Category Archives: Trimmomatic

Things to do better next time

I have had some errors found in my assembled transcriptomes when they were submitted to NCBI. It appears that I missed a couple of quality control steps at the trimming stage.

What I have learnt:

  • after using the default trimmomatic settings – check the data before proceeding.
  • incorporate a file with all Illumina primers for identifying and trimming these from reads.
  • use bbduk to help with this process – as other residual primers may be there – from previous runs on the machine (http://jgi.doe.gov/data-and-tools/bbtools/bb-tools-user-guide/bbduk-guide/).
  • screen the raw data for contaminants, eg. bacterial, human and other non-target sequences. Seems my transcriptomes included a  few sequences from humans, gorilla and chimp!!
  • None of this really affected my analysis and, in fact, was such a small proportion of the assembled transcriptome BUT – the assemblies are now a bit questionable and should be done again.

Trimming the reads

Trimming the reads

The raw sequence reads still have Illumina adaptors and some of them might be low quality. The software often used for trimming reads is Trimmomatic (I used trimmomatic v0.33). Manual available here:

Click to access TrimmomaticManual_V0.32.pdf

Trimmomatic requires Java to be installed and loaded, the default java version on Artemis (hpc) is currently  1.8.0 and this works fine. I did not change any default settings for Trimmomatic.
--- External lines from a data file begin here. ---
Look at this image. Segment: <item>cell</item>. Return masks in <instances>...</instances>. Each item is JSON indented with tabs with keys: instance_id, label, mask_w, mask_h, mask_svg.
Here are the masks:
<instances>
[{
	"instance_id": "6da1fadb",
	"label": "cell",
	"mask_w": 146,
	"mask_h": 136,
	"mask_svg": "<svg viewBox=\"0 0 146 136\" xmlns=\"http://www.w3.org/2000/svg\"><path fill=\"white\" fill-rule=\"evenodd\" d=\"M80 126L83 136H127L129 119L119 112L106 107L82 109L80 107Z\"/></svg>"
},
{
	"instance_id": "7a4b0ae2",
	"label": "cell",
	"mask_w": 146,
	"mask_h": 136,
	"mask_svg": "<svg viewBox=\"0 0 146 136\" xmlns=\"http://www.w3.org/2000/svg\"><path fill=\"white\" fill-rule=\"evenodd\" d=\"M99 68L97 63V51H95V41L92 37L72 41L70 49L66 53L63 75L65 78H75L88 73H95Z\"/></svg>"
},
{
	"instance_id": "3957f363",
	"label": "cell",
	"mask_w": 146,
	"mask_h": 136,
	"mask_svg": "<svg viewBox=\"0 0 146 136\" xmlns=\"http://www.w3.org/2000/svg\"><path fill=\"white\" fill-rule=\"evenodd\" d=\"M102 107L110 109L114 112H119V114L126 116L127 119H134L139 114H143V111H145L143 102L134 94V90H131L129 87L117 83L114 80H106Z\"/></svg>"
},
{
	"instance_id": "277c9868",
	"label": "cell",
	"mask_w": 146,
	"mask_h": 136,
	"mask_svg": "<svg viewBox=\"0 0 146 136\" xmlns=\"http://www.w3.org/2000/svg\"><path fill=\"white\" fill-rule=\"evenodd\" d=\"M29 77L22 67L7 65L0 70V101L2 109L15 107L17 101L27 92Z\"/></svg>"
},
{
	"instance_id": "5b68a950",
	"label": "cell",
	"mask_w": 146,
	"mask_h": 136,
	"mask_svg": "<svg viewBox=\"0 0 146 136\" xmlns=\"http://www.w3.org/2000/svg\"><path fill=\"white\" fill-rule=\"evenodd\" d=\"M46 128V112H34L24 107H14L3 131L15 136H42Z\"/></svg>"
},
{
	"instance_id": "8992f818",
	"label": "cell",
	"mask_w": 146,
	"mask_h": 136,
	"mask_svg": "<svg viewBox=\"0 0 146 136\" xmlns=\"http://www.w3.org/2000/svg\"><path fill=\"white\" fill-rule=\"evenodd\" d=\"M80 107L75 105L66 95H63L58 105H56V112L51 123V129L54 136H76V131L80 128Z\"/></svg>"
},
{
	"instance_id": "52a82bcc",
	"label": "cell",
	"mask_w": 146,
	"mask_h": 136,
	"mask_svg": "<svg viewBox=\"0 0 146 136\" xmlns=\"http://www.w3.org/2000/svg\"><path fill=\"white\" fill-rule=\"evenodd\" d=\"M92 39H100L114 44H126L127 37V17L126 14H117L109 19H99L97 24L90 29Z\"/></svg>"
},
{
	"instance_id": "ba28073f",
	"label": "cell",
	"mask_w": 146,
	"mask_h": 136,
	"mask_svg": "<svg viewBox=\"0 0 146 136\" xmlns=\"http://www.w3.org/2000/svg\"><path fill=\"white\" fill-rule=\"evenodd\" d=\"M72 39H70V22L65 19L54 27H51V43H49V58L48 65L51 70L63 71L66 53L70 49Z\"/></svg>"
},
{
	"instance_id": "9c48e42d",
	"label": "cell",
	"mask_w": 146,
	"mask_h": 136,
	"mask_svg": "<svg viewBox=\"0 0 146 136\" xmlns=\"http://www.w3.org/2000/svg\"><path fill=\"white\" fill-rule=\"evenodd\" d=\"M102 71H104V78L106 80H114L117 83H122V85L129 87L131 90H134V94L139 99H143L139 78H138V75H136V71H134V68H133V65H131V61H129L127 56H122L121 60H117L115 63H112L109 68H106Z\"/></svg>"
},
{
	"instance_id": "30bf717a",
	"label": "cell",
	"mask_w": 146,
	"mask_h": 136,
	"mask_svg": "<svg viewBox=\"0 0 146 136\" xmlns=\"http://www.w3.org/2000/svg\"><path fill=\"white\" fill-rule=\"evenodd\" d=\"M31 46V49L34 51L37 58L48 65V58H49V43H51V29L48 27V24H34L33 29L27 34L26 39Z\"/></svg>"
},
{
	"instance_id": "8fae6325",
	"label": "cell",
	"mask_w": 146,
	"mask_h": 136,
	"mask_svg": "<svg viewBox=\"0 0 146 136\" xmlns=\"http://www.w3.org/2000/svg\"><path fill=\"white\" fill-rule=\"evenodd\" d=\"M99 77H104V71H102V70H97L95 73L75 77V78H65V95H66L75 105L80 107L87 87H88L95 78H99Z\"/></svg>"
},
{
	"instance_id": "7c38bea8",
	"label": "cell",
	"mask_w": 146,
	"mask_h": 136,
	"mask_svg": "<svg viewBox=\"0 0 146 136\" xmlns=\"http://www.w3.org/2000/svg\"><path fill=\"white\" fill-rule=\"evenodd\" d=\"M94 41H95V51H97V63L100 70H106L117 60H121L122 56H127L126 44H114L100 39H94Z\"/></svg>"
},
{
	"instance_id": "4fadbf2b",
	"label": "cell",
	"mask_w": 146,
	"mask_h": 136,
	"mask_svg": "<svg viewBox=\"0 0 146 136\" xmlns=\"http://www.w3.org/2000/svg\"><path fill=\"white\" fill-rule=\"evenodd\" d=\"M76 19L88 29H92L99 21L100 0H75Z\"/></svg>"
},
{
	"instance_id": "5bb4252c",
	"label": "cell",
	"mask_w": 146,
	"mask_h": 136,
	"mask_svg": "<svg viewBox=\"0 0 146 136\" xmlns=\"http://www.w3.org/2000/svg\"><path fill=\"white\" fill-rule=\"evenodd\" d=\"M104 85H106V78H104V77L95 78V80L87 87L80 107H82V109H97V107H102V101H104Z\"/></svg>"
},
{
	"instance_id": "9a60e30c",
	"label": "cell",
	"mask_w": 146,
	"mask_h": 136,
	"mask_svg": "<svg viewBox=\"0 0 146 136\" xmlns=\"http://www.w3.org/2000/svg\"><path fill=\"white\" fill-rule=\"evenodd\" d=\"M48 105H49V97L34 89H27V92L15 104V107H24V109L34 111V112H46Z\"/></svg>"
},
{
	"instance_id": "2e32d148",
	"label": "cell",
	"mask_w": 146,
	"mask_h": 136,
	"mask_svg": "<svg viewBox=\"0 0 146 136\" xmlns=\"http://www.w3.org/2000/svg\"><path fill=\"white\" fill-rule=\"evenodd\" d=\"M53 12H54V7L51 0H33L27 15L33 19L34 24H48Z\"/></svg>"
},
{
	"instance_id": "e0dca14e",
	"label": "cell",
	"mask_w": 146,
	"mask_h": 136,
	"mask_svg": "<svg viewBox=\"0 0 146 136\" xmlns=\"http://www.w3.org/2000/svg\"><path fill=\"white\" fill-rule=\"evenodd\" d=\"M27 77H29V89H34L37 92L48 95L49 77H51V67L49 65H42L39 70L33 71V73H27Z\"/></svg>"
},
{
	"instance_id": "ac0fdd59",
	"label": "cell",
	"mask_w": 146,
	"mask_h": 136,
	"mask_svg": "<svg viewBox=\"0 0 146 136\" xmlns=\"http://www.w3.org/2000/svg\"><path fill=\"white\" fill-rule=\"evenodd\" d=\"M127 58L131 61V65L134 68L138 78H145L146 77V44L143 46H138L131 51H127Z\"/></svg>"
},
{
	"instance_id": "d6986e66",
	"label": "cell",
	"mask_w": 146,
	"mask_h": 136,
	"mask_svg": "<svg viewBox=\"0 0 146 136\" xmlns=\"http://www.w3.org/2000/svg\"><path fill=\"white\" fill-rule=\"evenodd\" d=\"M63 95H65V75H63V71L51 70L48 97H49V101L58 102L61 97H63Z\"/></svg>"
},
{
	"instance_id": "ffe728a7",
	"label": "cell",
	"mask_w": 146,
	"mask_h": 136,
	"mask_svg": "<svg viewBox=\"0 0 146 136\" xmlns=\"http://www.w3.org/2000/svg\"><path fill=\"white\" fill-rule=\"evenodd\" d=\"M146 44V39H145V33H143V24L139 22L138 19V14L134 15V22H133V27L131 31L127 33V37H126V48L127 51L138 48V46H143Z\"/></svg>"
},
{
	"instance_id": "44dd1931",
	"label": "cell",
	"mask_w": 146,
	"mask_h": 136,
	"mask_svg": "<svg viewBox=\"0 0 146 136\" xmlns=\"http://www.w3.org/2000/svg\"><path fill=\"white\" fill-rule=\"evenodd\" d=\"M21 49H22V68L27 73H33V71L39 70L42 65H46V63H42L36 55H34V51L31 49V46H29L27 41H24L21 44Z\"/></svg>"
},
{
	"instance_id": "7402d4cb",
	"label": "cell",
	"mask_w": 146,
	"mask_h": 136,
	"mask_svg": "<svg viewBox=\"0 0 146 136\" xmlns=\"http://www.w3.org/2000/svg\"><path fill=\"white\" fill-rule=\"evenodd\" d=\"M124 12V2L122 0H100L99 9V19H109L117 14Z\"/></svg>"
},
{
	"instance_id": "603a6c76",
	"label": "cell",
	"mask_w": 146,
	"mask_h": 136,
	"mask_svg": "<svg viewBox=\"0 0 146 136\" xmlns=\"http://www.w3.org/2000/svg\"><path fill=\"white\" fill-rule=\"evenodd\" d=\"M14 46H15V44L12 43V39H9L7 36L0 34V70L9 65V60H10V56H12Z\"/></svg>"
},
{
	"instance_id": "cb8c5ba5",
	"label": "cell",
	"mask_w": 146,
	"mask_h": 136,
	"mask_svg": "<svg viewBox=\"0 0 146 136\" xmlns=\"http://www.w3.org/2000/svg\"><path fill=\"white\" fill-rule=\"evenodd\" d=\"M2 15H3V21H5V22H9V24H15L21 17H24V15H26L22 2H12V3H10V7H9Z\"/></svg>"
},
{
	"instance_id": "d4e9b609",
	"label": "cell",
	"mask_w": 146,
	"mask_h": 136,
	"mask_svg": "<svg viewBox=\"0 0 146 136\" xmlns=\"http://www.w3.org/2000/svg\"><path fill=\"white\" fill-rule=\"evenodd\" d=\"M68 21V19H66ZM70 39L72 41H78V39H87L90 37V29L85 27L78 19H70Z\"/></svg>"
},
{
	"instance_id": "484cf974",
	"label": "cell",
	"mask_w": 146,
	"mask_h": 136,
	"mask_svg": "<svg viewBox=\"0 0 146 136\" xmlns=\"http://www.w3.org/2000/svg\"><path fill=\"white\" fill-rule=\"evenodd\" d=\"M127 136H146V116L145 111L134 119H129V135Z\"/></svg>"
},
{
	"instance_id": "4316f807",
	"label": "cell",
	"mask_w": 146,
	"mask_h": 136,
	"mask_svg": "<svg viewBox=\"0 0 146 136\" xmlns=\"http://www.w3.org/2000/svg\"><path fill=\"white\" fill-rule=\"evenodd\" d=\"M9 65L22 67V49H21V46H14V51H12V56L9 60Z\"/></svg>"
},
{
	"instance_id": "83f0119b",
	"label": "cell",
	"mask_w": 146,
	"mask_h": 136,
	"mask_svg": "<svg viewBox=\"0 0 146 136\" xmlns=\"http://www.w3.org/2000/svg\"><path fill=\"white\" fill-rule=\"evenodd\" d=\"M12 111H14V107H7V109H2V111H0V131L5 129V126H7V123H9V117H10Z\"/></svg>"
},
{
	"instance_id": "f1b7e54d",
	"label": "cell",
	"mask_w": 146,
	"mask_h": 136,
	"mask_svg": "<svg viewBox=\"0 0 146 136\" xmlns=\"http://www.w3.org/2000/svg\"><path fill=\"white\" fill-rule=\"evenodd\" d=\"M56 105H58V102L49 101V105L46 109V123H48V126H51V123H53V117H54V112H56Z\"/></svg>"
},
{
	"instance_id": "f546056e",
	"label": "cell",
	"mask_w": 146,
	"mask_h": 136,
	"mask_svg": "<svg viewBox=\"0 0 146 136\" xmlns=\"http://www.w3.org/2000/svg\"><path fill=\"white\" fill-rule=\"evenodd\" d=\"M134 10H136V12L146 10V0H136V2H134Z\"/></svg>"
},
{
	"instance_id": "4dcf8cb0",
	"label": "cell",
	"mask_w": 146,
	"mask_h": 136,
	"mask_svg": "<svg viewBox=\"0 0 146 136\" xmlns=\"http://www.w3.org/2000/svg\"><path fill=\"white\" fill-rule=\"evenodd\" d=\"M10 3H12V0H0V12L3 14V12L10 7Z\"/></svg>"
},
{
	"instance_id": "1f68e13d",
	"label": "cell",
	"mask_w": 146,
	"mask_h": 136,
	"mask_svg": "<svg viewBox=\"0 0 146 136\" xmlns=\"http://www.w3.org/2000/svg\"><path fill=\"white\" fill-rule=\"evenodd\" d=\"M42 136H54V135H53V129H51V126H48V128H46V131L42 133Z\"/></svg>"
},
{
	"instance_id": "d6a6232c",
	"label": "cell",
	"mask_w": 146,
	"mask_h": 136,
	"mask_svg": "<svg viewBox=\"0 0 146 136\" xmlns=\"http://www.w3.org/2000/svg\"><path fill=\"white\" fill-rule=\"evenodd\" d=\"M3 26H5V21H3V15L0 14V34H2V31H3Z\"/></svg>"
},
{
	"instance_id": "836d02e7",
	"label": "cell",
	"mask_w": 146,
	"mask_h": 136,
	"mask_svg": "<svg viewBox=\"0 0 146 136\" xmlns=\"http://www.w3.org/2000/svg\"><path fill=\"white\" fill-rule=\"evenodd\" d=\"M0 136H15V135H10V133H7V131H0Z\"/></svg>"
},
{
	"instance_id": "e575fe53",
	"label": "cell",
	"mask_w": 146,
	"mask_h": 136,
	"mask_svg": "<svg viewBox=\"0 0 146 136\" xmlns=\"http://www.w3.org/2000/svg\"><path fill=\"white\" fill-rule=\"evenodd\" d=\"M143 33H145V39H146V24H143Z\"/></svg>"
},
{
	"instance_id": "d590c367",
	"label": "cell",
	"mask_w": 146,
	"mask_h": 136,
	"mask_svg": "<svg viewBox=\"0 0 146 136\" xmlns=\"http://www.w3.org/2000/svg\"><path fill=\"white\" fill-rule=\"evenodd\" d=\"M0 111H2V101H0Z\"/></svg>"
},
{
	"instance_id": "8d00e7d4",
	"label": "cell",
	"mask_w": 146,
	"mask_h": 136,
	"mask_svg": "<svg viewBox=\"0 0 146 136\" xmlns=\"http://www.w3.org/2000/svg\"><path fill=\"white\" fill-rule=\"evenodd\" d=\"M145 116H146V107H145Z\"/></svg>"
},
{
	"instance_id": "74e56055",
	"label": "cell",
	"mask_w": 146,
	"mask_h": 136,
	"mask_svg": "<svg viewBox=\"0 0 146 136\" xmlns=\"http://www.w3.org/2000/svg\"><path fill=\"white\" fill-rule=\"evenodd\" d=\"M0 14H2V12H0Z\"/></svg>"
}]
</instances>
Here is the pbs script for my paired end data

Note: the term ‘module’ means software and there is generally a default version that is uploaded for your work unless you specify the version in the Load Modules section of the pbs),

#PBS -P (project directory)
#PBS -N (job name eg. AP0 trim)
#PBS -l nodes=1:ppn=16
#PBS -l walltime=01:00:00
#PBS -l pmem=4gb
#PBS -M email@sydney.edu.au
#PBS -m abe

#Load modules
module load java
module load trimmomatic

# Working directory
cd /(pathname of working directory where files are located)

# Run trimmomatic
java -jar /usr/local/trimmomatic/0.33/trimmomatic-0.33.jar PE -phred33 AP0_R1.fastq AP0_R2.fastq AP0_R1_trimpaired.fq AP0_R1_trimunpaired.fq AP0_R2_trimpaired.fq AP0_R2_trimunpaired.fq ILLUMINACLIP:TruSeq3-PE.fa:2:30:10 LEADING:3 TRAILING:3 SLIDINGWINDOW:4:15 MINLEN:36

So the input files are:

AP0_R1.fastq and AP0_R2.fastq (or gzipped versions)

and the output files are:

AP0_R1_trimpaired.fq, AP0_R1_trimunpaired.fq, AP0_R2_trimpaired.fq and AP0_R2_trimunpaired.fq (or gzipped versions)

These output files can be used for the assembly process with Trinity software.